Il 18 agosto Imran Khan ha giurato come primo ministro del Pakistan, dopo aver vinto le elezioni del 25 luglio; Khan, 66 anni, è stata una leggenda del cricket: ha vinto la coppa del mondo nel 1992 e poi è entrato in politica. Negli anni, la sua popolarità è cresciuta, soprattutto tra i giovani, nonostante su di lui aleggi il sospetto di corruzione. Ricco, con fama da filantropo, Khan finanzia da anni la famosa madrasa Haqqania, scuola coranica sunnita, e nel suo programma c’è tra l’altro, la lotta alla corruzione, la creazione di nuovi posti di lavoro per i giovani e un piano edilizio per i più poveri.
E’ stata l’occasione perché la Chiesa pakistana chiedesse che il nuovo governo riconosca diritti uguali per tutti. Infatti “un reale cambiamento – ha detto a Vatican news padre James Channan, coordinatore regionale della United Religious Initiative – avverrà solo se la Costituzione verrà emendata e saranno introdotte leggi a favore delle minoranze.” È questa la soluzione contro la crisi che la Chiesa propone al Pakistan, perché “non ci può essere pace senza diritti sociali. Solo stando insieme possiamo porre fine all’attuale crisi del Paese.
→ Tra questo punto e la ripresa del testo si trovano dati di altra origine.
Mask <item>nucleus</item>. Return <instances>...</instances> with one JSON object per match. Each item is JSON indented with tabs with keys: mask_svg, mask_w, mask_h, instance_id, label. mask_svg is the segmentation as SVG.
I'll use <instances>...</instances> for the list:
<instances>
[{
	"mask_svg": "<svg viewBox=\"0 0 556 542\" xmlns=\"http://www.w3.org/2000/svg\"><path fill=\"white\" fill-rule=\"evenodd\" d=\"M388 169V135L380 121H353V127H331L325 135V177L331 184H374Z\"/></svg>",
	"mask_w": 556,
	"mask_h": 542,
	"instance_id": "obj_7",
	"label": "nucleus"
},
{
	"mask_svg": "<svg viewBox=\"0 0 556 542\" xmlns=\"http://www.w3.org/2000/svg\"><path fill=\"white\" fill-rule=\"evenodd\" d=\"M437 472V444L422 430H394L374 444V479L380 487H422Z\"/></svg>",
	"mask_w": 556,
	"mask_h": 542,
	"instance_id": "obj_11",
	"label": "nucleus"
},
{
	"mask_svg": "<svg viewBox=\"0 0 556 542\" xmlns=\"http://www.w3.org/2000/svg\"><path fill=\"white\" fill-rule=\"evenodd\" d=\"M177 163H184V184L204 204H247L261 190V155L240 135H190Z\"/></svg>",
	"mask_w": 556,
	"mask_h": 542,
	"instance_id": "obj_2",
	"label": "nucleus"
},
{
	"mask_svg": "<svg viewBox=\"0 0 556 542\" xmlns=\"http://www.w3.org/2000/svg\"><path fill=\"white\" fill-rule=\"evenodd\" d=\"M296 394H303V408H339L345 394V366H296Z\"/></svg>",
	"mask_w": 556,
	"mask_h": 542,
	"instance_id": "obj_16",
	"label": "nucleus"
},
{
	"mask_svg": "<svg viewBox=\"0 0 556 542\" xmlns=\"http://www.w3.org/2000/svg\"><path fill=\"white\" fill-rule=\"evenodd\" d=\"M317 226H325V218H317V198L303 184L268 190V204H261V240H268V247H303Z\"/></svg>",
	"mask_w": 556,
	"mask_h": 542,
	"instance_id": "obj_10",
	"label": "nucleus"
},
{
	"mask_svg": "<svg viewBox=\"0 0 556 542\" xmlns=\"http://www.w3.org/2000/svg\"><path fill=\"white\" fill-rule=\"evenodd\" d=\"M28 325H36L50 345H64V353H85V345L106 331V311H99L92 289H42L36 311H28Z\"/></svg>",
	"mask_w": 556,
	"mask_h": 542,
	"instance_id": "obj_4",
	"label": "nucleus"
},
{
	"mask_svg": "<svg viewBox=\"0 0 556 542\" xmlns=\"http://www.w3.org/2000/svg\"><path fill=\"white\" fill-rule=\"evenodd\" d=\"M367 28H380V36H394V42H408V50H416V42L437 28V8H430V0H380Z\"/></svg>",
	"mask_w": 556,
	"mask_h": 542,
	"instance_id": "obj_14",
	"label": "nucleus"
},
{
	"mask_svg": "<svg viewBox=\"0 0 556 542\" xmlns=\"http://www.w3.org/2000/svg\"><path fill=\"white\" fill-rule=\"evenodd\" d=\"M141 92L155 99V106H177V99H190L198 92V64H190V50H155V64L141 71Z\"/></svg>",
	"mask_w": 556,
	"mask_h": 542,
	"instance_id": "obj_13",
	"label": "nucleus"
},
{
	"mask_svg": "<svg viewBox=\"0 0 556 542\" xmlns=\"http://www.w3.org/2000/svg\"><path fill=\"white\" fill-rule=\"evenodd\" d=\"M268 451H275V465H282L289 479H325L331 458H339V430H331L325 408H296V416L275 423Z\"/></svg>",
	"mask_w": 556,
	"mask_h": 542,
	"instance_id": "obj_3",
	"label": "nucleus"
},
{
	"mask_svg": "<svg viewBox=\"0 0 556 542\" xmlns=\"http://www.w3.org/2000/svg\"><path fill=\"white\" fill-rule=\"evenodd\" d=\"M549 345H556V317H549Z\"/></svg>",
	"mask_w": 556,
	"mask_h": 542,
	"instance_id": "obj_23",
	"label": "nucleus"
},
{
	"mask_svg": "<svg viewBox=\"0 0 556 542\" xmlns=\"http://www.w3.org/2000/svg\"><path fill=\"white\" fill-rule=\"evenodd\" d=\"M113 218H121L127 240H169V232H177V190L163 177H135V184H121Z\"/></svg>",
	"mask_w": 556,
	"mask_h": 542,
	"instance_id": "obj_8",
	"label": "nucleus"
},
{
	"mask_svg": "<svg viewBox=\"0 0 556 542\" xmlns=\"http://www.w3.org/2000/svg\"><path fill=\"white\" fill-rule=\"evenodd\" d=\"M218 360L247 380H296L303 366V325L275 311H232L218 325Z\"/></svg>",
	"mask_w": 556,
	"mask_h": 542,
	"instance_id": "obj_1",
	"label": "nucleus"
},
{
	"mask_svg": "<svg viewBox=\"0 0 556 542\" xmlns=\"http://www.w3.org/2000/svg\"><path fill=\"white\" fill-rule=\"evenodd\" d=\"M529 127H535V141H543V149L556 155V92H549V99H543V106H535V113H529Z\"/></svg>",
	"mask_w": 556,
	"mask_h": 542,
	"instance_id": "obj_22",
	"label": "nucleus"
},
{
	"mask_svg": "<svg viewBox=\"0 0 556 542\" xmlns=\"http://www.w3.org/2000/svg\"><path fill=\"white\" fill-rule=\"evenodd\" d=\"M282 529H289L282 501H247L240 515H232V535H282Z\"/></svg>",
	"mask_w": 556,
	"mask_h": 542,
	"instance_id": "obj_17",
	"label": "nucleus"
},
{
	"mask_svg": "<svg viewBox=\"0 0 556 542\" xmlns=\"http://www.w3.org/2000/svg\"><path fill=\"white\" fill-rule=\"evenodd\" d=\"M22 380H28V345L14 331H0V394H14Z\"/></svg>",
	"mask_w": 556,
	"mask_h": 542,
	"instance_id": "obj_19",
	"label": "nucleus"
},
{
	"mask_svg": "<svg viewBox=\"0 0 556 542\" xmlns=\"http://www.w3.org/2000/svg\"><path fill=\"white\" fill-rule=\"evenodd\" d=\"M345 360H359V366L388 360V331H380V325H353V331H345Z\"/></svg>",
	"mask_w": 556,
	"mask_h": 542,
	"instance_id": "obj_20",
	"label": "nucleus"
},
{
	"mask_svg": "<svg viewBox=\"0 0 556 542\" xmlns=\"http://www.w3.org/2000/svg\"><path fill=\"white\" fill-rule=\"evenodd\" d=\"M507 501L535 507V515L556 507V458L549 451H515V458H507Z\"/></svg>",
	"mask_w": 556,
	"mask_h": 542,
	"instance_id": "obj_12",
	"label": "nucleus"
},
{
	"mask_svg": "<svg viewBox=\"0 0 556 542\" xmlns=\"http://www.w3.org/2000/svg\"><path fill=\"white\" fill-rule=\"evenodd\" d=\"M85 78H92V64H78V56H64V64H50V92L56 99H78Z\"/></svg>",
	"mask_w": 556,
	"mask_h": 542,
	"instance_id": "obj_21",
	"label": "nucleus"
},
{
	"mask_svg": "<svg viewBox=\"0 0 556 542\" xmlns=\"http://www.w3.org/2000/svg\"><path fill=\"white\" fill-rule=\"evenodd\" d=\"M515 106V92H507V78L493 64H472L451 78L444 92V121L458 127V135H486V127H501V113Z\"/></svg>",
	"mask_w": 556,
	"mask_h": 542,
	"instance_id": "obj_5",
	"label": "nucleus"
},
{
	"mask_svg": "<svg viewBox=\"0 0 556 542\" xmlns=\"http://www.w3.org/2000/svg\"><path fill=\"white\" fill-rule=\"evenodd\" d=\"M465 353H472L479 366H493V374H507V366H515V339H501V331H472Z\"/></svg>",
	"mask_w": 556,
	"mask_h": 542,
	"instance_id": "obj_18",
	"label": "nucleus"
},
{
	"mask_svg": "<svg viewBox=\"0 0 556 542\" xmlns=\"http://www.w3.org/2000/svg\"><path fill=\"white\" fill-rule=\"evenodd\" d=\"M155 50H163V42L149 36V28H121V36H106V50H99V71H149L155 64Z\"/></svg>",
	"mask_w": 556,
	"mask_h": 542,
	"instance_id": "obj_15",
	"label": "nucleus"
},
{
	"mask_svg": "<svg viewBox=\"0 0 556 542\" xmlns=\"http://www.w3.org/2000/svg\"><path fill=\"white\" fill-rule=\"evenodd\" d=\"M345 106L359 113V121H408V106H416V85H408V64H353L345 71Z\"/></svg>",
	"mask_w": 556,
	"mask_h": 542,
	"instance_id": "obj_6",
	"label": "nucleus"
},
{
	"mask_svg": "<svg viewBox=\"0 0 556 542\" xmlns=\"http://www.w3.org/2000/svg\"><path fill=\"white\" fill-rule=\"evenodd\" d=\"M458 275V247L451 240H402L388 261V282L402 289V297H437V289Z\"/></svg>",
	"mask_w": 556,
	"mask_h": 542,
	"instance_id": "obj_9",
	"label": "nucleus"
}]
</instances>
Saremo liberi di sognare cose nuove solo quando avremo risolto gli errori del passato.”.
L’appello della Chiesa giunge anche dopo i festeggiamenti dell’indipendenza del Pakistan dalla Gran Bretagna (il 14 agosto), ottenuta nel 1947, in cui, con la divisione tra il Pakistan musulmano e l’India induista provocò milioni di morti. In tutto il Paese si sono organizzati grandi festeggiamenti: un motivo in più per ribadire, che “solo stando insieme -aggiunge padre Channan – possiamo porre fine all’attuale crisi del Paese”. Per far questo, però, è necessario superare i conflitti e introdurre leggi a favore delle minoranze.